An in vitro motility assay system retaining the steady-state force-velocity characteristics of muscle fibers under positive and negative loads

Abstract

To investigate in vitro myofilament sliding in conditions close to those in muscle fibers, we developed a new assay system in which a polystyrene bead (diameter, 4 μm; specific gravity, 1.3), with a single to a few thick filaments of a molluscan smooth muscle attached, was made to slide along actin filament arrays (actin cables) in the internodal cell of an alga, mounted on the rotor of a centrifuge microscope. The bead moving along actin cables in the presence of ATP was subjected to centrifugal forces either opposite to the bead movement (positive loads) or in the same direction as the bead movement (negative loads).
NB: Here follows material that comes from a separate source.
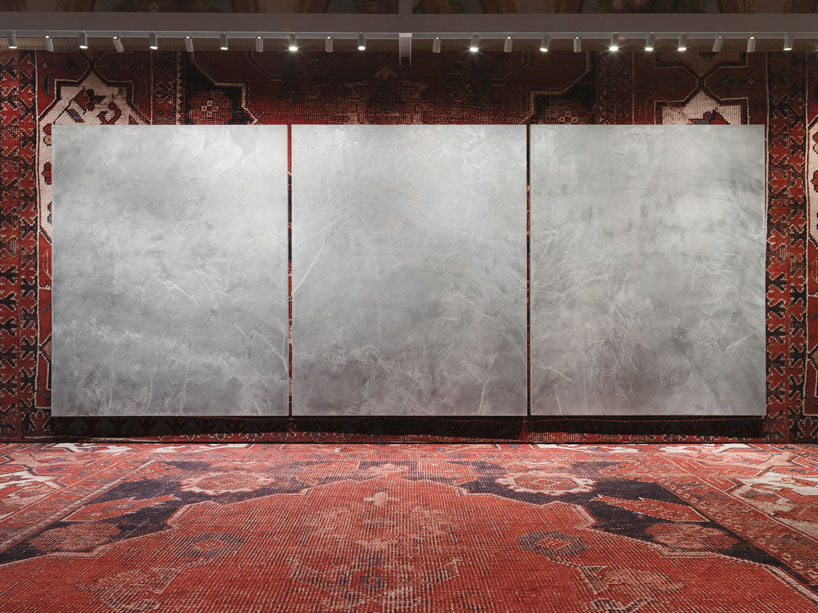 rudolf-stingels-carpet-installation-covers-venices-palazzo-grassi-designboom-45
With positive loads increasing from zero to the maximum isometric force P 0, the velocity of bead movement decreased gradually to zero, exhibiting the hyperbolic force-velocity relation except for loads above 0.8 P 0. With further increase of positive loads above P 0, the bead was forced to move in the direction of centrifugal force, being eventually detached from actin cables at a load of ∼1.4 P 0. These features are very similar to the force-velocity relation in intact single muscle fibers. With negative loads increasing from zero to a certain value, on the other hand, the bead moved faster than the maximum unloaded velocity (1.5–3.5 μm/s, 20–25°C), until it was eventually detached from actin cables. These results indicate that our assay system is extremely promising for future combined biochemical and physiological studies on the mechanism of muscle contraction.